Tithing is a spiritual issue. If one of my members suddenly does not tithe anymore then there is something going on.--probably something negative (job loss, conflict at home, horrible sermon:) etc). Part of my ministry is to offer spiritual direction to that person (family).The flip side is when one of my members begins to tithe. Again something is probably going on. In this case, I have something to celebrate with them about. I don't care to know How Much (dollar figures or net vs gross)someone gives. I'm only interesting in the spiritual aspect of the issue.Stay blessed...john
Was I really asked "since when does the size of a donation indicate a level of commitment?"Really?Actually, it isn't dollar for dollar the size of the donation. It's the well dressed, well heeled who throws money around visibly and presumes to take leadership in a congregation when actually giving nothing - that indicates a commitment problem.A pastor's knowing that a family of four working hard to raise kids, both parents are public school teachers, yet they give at the same dollar level as a couple living high on the hog - there is a commitment difference there.Those who commit their money to the church in greater proportion to their income are MORE committed to the church than those who wait to be asked to write big checks in December, when the big check is more about tax accounting than about supporting ministry.Should I go on?

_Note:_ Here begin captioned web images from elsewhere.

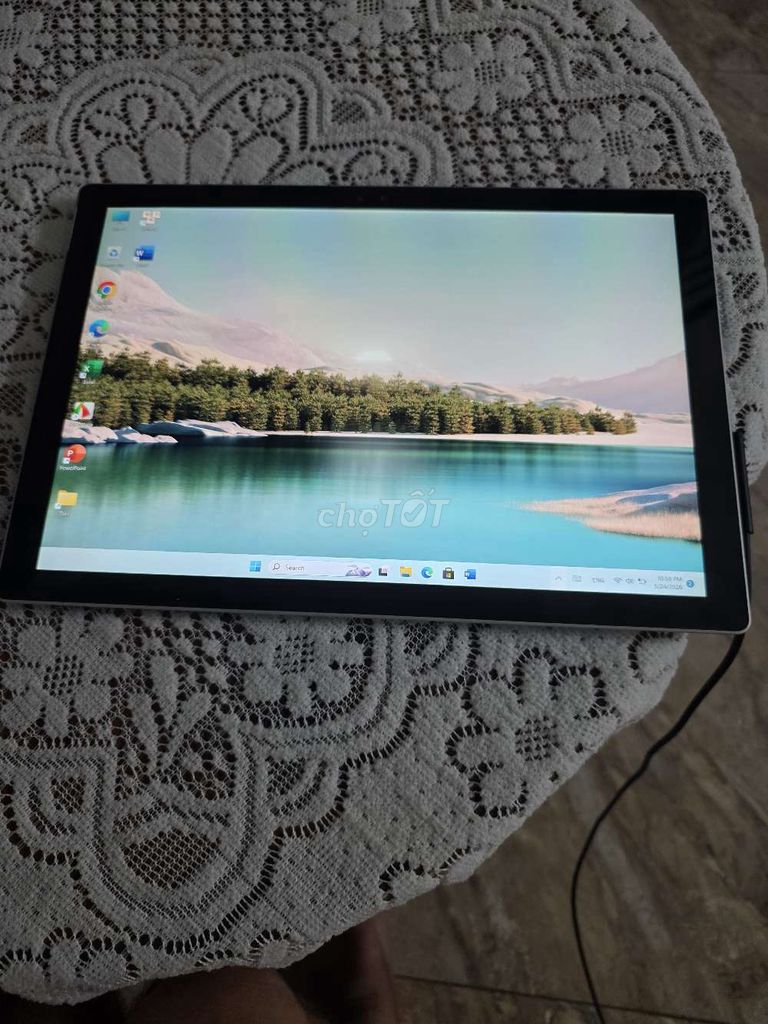 Microsoft Surface Xám Mỏng nhẹ. Mua bán Laptop tại Thị xã Tân Uyên Bình Dương được đăng bởi nguyễn xuân hùng hình 1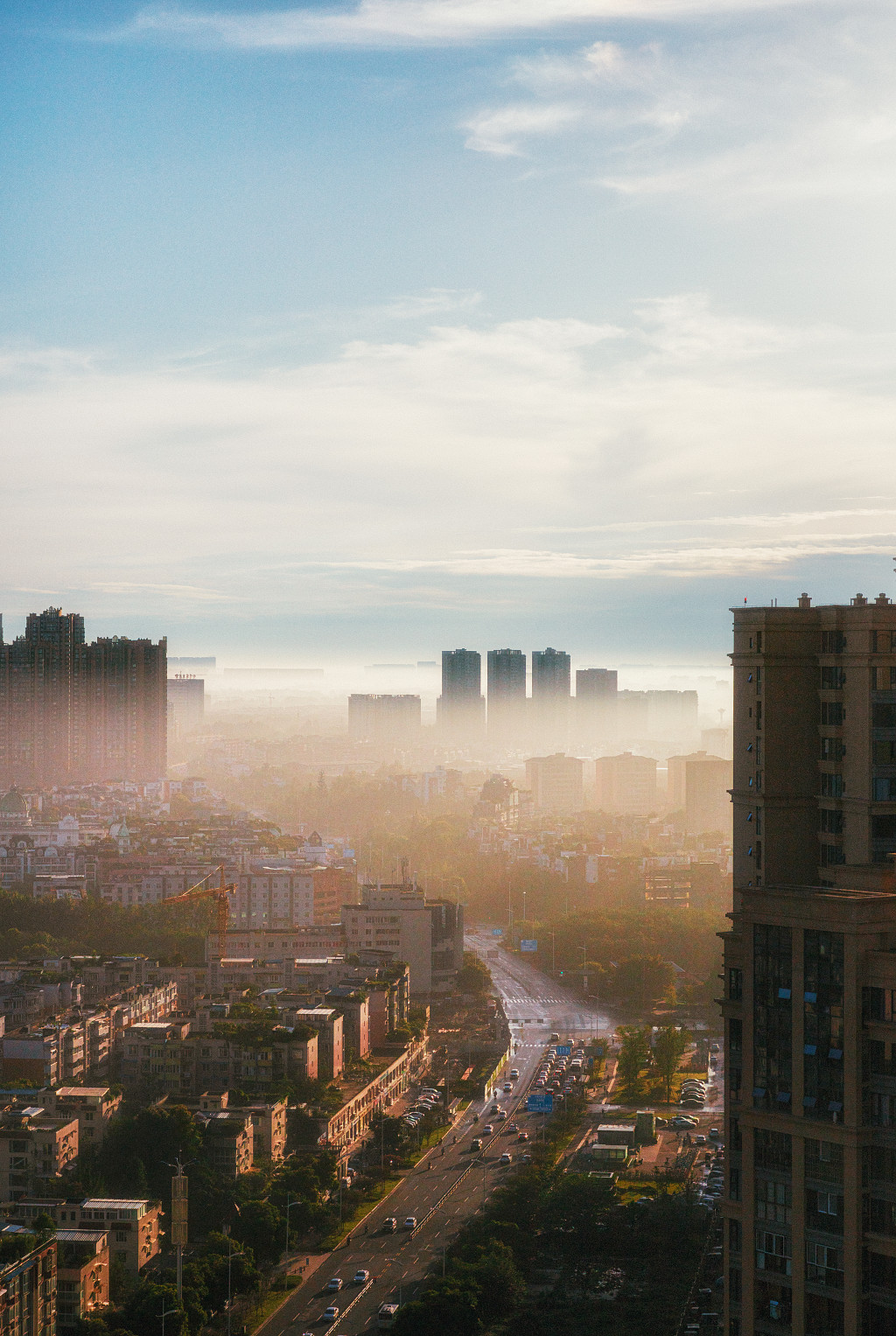 成都温江的清晨以城市楼房为主题拍摄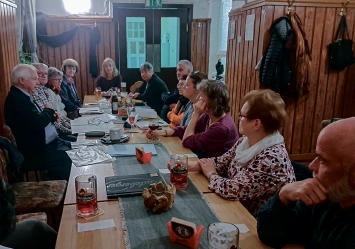 Zmakanje ku góźbje 50. smjertnego dnja spisowaśelki a redaktorki Miny Witkojc (28.05.1893 – 11.11.1975) w towaristwowej śpě gósćeńca ›Zur Friedensburg‹ w Chóśebuzu-Chmjelowje.   Foto: <b>Christiana Piniekowa</b>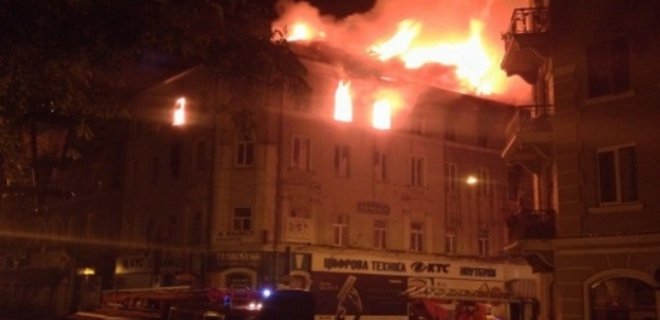 Пожар в исторической части Тернополя: ГСЧС выясняет его причины - Фото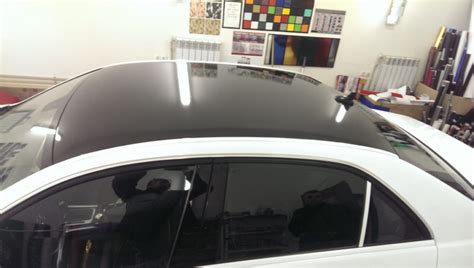Пленка для обклейки крыши автомобиля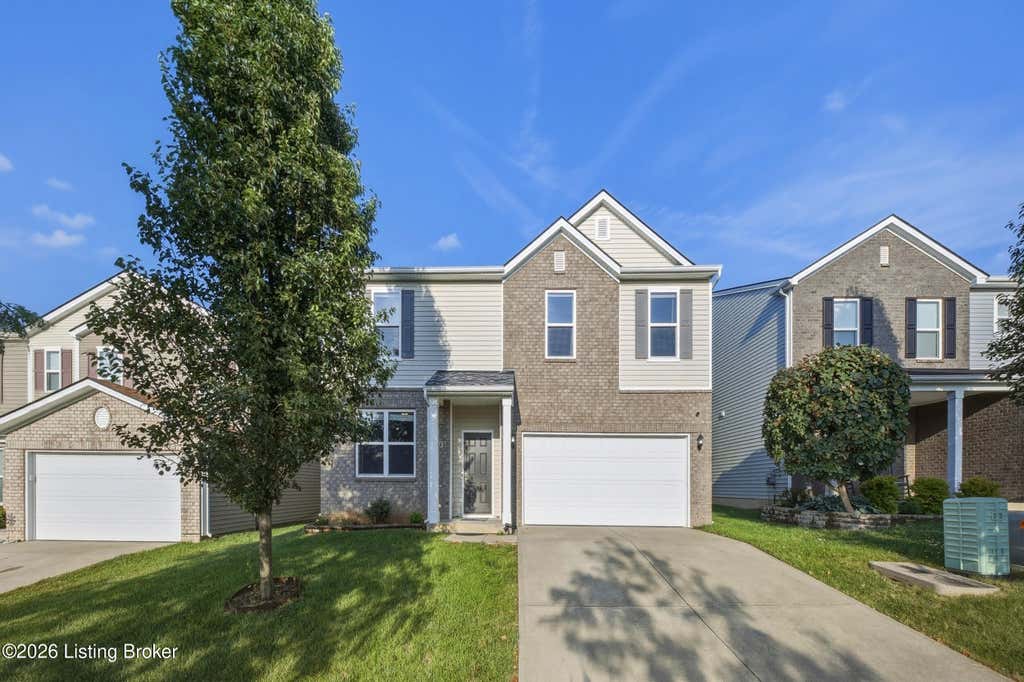 Photo of 12103 Parkview Trace Dr, Louisville, KY 40229 (MLS # 1725026)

Steve,Your response was exactly what I had in mind. (Well, minus the indignation that I would question you.) A larger check doesn't mean larger commitment; the whole picture needs to be taken into account. However, I still say "no" to the original question.
Agreed, Rick; a larger check doesn't mean larger commitment.A larger check PER INCOME, however, does mean larger commitment.I agree that it isn't an easy situation, but one where, I believe, a pastor's maturity must be trusted.
It is a difficult thing to express in simple terms. Even "a larger check per income" is a simplification (though it's a decent approximation).As an example, a family with severe health issues to deal with may not be able to write as large a check as a similar family minus the health issues. I don't think we want to have a legalistic attitude about a specific percentage of income.In our society, the way we use our money is an indication of our priorities. Money itself isn't necessarily the issue--it's the measuring stick of commitment.